The Imperfect Narrator

“The Crake they’re praising is his fabrication.” – Oryx & Crake, part 5, “Fish”

Despite being told in a third-person perspective, Oryx & Crake nonetheless takes on Snowman as its narrator. He is the one who imparts the story across its intersecting timelines: from his childhood, when his name was Jimmy and Crake was merely his classmate and best friend; then ahead into the post-apocalyptic future, a world destroyed by Crake himself; and, in more limited bursts, Snowman’s relationship with Oryx, almost in a world and timeframe of their own, floating adrift from the main events of the story. Snowman’s role as a storyteller is not limited to the novel’s narrative, however. He is a prophet among the Crakers, the only one who can communicate with their revered deities Oryx and Crake, the only one who has seen them and can tell their stories. The quote above describes how Snowman’s storytelling has distorted the truth in-universe – despite his own muddled opinion of Crake, he allows for the man’s deification. He claims it’s out of defiance, but what matters is the end result. Crake died to ascend to godhood in the ruins of the world.

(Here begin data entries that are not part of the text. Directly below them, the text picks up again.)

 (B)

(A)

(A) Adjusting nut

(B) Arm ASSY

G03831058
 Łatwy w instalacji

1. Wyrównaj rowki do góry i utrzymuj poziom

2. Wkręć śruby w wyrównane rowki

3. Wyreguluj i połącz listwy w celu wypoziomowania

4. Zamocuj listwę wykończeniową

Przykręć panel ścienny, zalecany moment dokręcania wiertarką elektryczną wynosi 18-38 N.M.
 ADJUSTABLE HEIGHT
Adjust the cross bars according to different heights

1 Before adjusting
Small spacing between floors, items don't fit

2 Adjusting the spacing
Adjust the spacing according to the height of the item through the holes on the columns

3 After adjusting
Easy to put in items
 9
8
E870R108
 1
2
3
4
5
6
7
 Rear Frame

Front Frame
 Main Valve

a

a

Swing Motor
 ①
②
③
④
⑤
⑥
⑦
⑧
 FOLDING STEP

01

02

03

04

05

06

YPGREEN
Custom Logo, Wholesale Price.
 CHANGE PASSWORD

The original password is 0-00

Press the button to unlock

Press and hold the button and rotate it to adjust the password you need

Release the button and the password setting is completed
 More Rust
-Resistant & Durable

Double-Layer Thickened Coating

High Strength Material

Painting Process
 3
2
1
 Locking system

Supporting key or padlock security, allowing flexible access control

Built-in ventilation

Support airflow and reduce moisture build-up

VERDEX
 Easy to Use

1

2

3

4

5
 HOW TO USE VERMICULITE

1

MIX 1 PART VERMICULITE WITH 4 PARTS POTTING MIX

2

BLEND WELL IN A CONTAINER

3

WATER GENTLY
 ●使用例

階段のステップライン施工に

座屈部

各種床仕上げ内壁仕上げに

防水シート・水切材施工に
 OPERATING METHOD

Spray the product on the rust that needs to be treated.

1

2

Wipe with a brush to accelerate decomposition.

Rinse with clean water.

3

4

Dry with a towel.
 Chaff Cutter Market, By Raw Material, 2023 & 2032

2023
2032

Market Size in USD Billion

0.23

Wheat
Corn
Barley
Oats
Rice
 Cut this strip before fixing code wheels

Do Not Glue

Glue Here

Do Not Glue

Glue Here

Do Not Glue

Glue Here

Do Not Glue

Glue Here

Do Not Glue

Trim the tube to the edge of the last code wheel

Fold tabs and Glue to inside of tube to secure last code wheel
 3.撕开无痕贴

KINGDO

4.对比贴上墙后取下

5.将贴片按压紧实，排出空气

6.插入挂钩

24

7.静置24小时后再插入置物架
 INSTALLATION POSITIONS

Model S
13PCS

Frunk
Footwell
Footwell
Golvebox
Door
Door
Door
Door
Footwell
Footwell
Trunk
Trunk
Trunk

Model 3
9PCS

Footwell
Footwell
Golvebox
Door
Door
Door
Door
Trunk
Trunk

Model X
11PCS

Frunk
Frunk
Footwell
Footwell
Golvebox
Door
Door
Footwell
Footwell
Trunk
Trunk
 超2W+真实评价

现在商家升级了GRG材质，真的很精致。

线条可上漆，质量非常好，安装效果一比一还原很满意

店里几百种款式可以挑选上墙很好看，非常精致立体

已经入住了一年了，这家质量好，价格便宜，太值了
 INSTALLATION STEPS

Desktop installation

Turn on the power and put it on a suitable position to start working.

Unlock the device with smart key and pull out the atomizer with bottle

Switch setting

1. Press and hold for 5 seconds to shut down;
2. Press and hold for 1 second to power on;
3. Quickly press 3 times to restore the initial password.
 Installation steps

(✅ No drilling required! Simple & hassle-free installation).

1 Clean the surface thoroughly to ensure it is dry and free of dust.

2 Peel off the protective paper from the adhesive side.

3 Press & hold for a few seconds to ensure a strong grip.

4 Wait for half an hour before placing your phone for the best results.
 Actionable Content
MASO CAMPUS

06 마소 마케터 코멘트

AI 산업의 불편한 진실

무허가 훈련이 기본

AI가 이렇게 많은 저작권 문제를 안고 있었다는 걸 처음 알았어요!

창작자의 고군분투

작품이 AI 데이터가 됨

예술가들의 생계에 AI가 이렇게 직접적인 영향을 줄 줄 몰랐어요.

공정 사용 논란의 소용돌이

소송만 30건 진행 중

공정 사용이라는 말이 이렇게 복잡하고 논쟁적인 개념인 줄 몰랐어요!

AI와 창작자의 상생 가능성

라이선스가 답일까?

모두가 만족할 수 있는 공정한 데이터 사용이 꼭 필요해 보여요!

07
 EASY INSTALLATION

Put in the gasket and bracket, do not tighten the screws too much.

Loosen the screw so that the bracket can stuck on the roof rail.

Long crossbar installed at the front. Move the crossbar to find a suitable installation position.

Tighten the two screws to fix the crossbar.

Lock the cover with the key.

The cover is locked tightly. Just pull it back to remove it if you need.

This begs the question: can we, the readers, trust Snowman’s narrative? Can we take him at his word? Is he a reliable narrator as a literary device, despite the fact that he’s demonstrated himself to be an unreliable narrator within the context of the story?

For my part, I didn’t find any reason to distrust Snowman’s version of events while reading the novel. Only upon reconsideration did I wonder about the relative truth of the text, and even now, I’m reluctant to label Snowman as unreliable. For one, if we can’t trust Snowman, Oryx & Crake is left without a narrator. But more importantly, the novel and its narration present Snowman to us as trustworthy. His narration lacks ornate prose and wordy descriptions; the novel’s opening lines are plain and to-the-point. Snowman carries a distinct sense of self-depreciation that removes the fear of embellishment; he looks down upon himself and seems aware of his own failings and willing to admit them. Furthermore, he is by leaps and bounds the most empathetic character in the text, aside from perhaps Oryx, in her all-too-brief moments present in the text. But even when counting Oryx, Snowman easily matches her in empathy, and lacks any amount of complicity in Crake’s eventual destructive plans, a distinction that sets him apart from Oryx – even if we never know just how much Oryx knew about the impending end of the world.

That lack of knowledge and clear absence of omnipotence is one of the strongest reasons I trust Snowman as a narrator. There is so much he does not know, so much left ambiguous. Snowman never fully understands Crake’s motivations or Oryx’s psyche, and that fact is painfully reflected in the narrative. Both characters feel distant from Snowman and the reader alike, and Snowman readily admits there is much he doesn’t understand. It feels genuine, the lack of answers the text offers when its timelines finally converge. We the readers are left overwhelmed by the end of the world, just the same as everyone else. Oryx remains a specter, like how Snowman imagines her, only bits and pieces of her story known. Crake remains a reclusive mad genius, behaving in ways that only make sense to the man himself. And Snowman, from the first page to the last, is the only man who can piece together their intertwined stories: imperfectly, but as best as he can.